I have done a search on this forum and have yet to find thia question. If someone has a link to the answer I'd appreciate it.

It seems that there is a surprising number of times in Texas Holdem that there is another pocket pair at the same time as mine. I saw in another forum that there is a "law" that says that this will often happen(removing the paired cards makes it more likely that it happens with the remaining 50). I don't know how credible this person is but, knowing that there are 8+ x 10^67 hands in TH, it seems rather odd that this occurance is so likely.
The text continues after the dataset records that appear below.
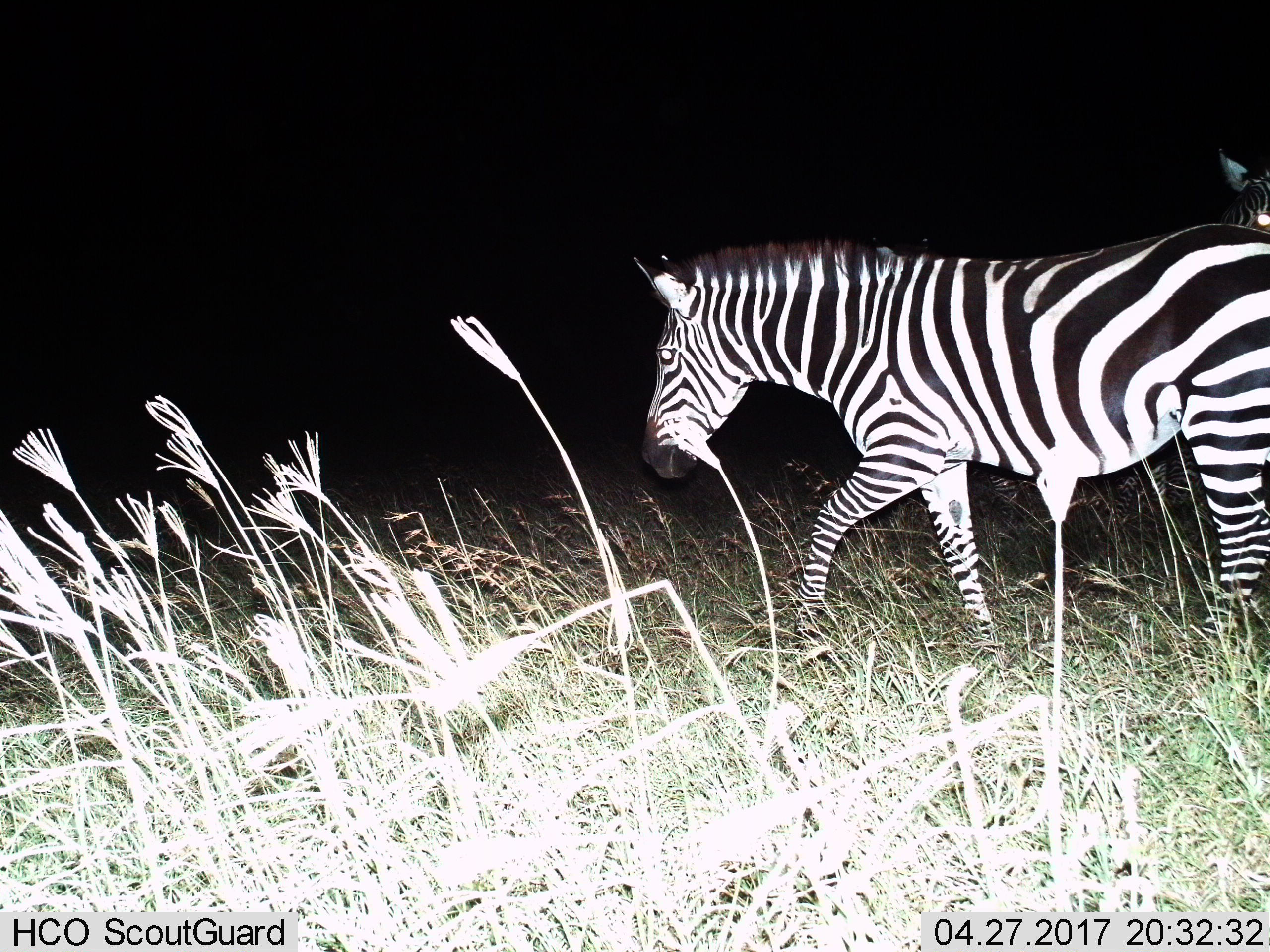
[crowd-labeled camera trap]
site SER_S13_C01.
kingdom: Animalia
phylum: Chordata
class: Mammalia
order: Perissodactyla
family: Equidae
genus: Equus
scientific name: Equus quagga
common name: plains zebra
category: zebraplains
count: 1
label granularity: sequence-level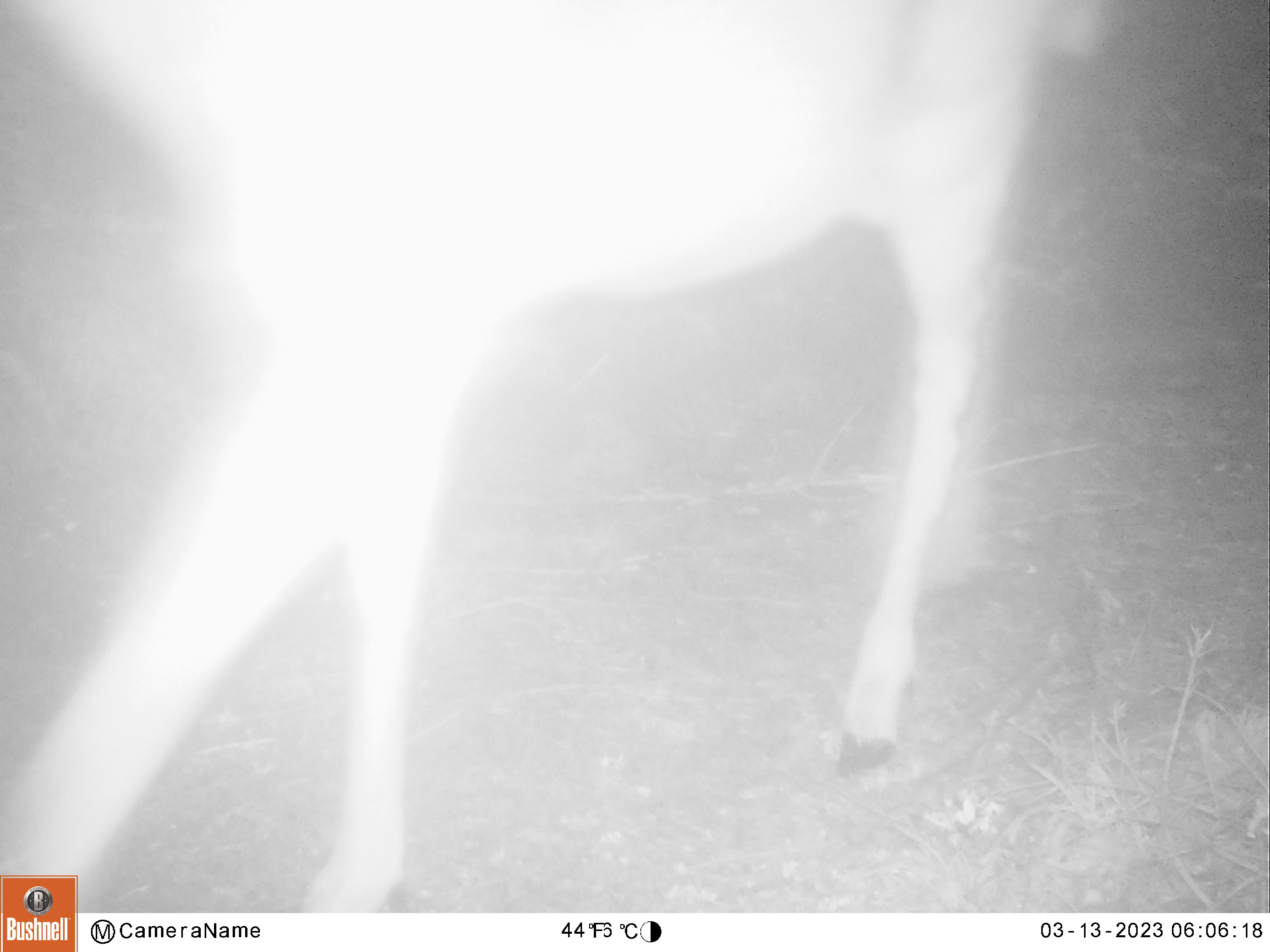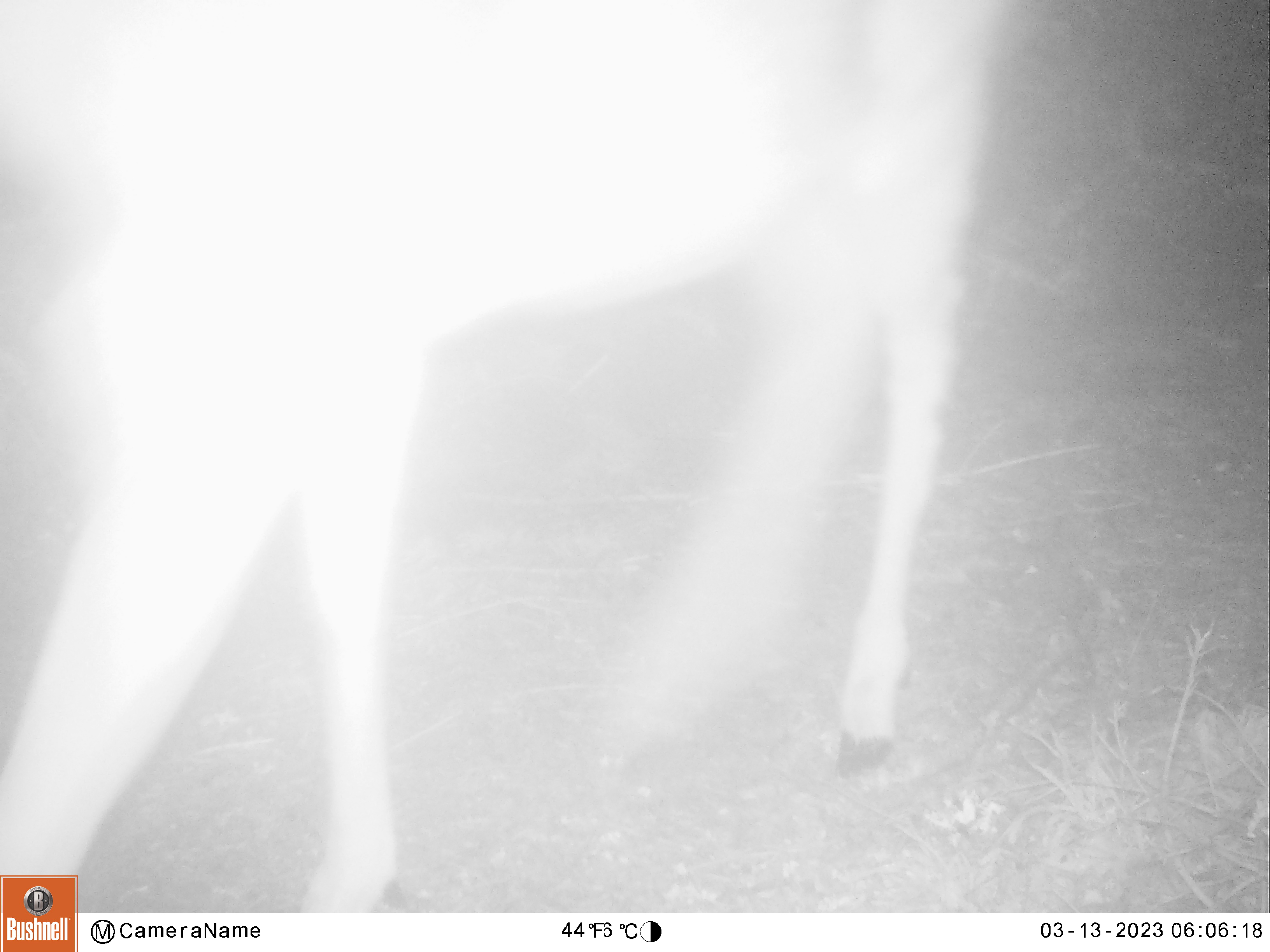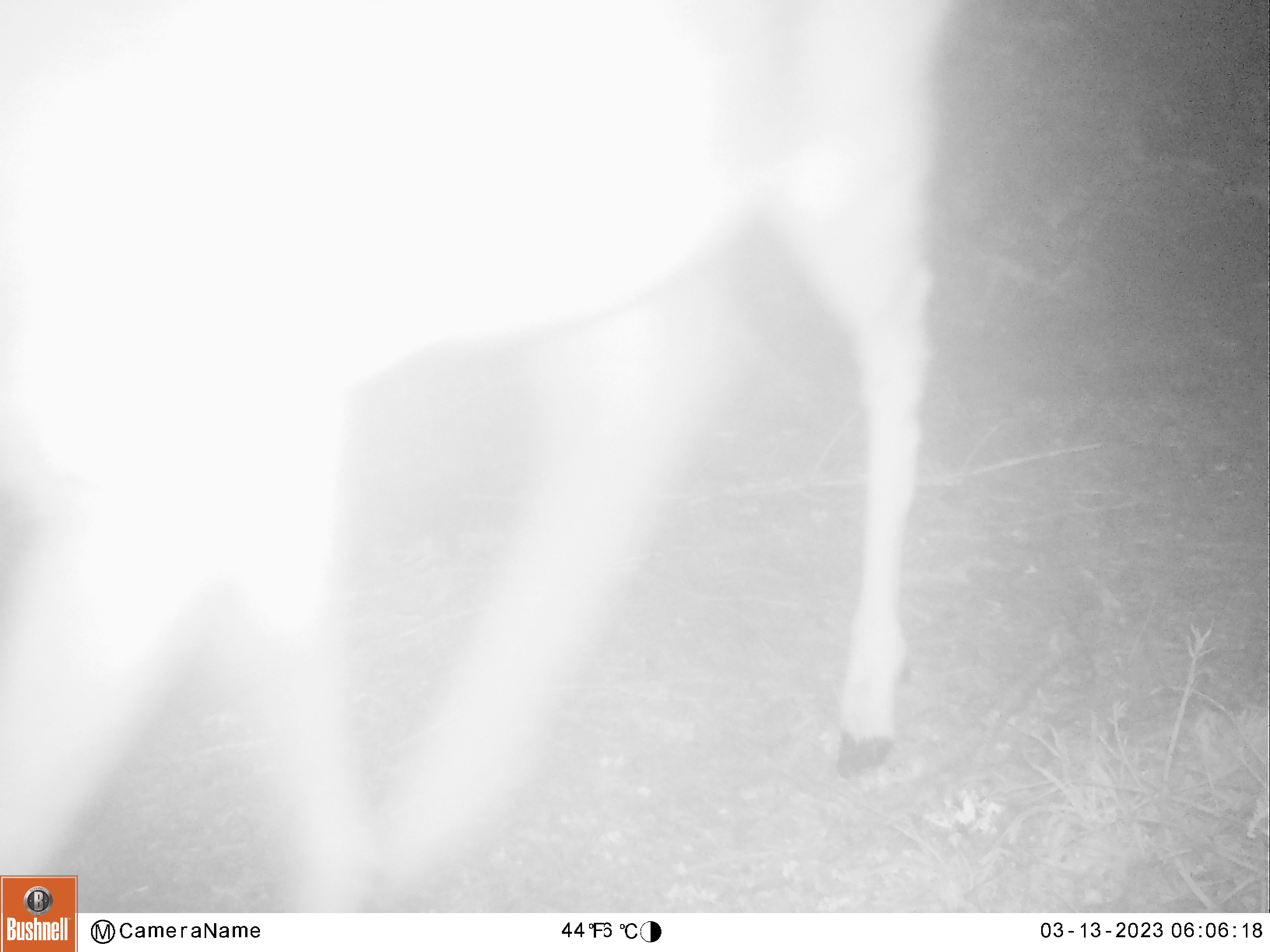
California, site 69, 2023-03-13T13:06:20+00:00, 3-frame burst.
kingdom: Animalia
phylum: Chordata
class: Mammalia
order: Artiodactyla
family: Cervidae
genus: Odocoileus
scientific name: Odocoileus hemionus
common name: mule deer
Mule deer (Odocoileus hemionus).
Could this be explained to a non-calculus guy in his mid 50's how much more likely another pocket pair could occur in a 10, 9 or 6 handed game?

[BruceZ]

[ QUOTE ]
I have done a search on this forum and have yet to find thia question. If someone has a link to the answer I'd appreciate it.

It seems that there is a surprising number of times in Texas Holdem that there is another pocket pair at the same time as mine. I saw in another forum that there is a "law" that says that this will often happen(removing the paired cards makes it more likely that it happens with the remaining 50). I don't know how credible this person is but, knowing that there are 8+ x 10^67 hands in TH, it seems rather odd that this occurance is so likely.
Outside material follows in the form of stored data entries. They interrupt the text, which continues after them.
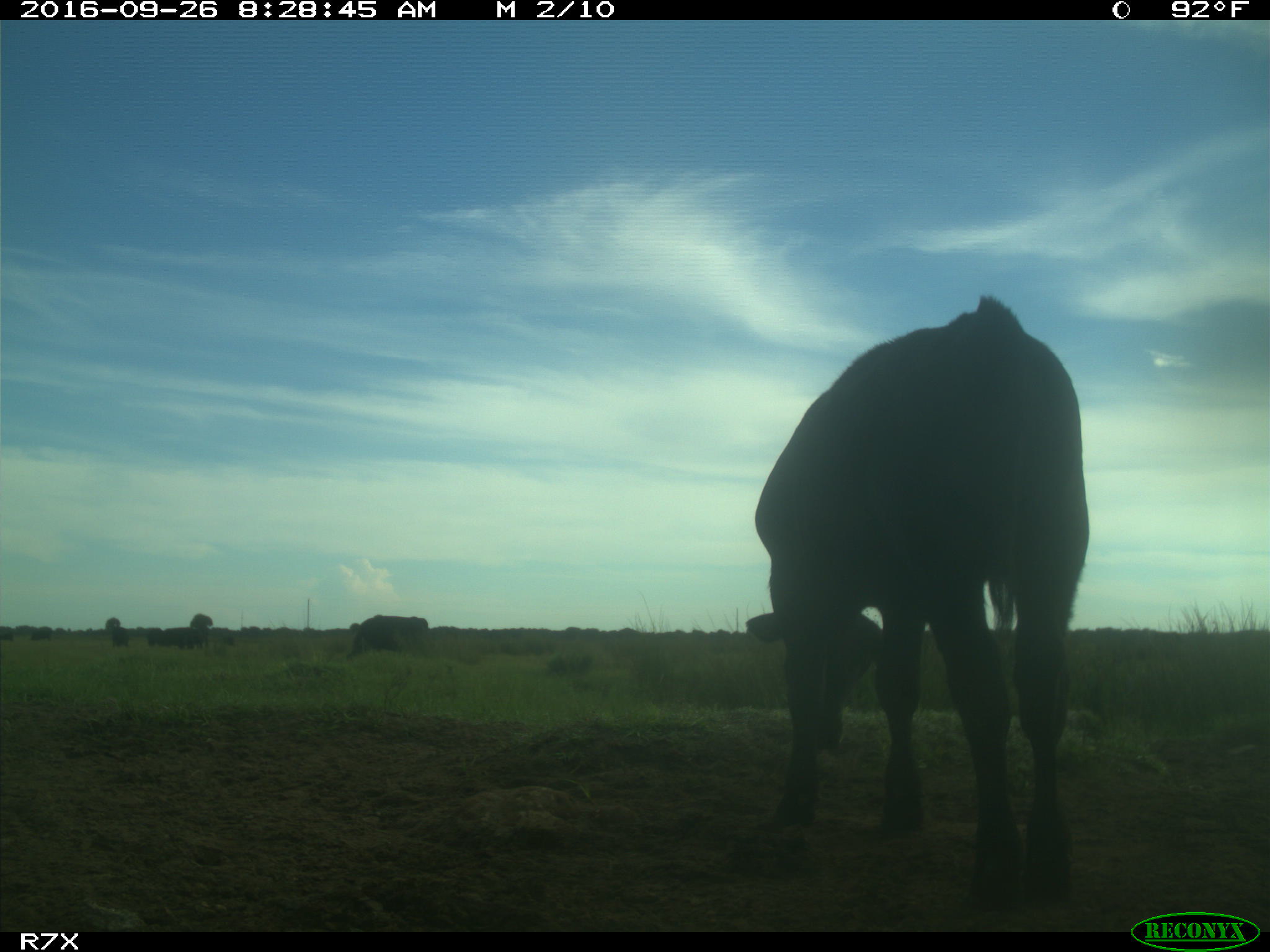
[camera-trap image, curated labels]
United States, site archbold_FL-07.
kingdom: Animalia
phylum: Chordata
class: Mammalia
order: Artiodactyla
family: Bovidae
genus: Bos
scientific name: Bos taurus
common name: domestic cow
Could this be explained to a non-calculus guy in his mid 50's how much more likely another pocket pair could occur in a 10, 9 or 6 handed game?

[/ QUOTE ]

The exact answer requires the inclusion-exclusion principle; however, I happen to know from doing a similar problem that approximating the hands to be independent is very accurate in this case. That was shown in this thread, which computes the probability that a pair is out at an 8-handed table from a spectator's point of view. That thread discusses both the inclusion-exclusion solution, and the independence approximation.

For your example at a 10-handed table, if you have a pair, there is 1 more pair remaining of the same rank as your pair, and 12*6 other pairs, for a total of 73 remaining pairs. The probability that a particular opponent has a pair is 73/C(50,2) = 73/1225. The probability that he has a non-pair is 1 - 73/1225 = 1152/1225. Using the approximation of independence, the probability that none of your 9 opponents has a pair is (1152/1225)^9. The probability that at least one opponent has a pair is 1 - (1152/1225)^9 =~ 42.5%.

Notice that if you held a non-pair, then there would only be 3 pairs remaining for each of the two ranks that you hold, plus 6*11 other pairs, for a total of 72 pairs. So there is 1 fewer pair remaining than in the case where you held a pair, so it will be slightly more likely that your opponents will hold a pair when you hold a pair, as you said, but there isn't enough difference that you would notice.

[Wetdog]

Thanks, Bruce. Even an old fossil like me could understand that. Good work.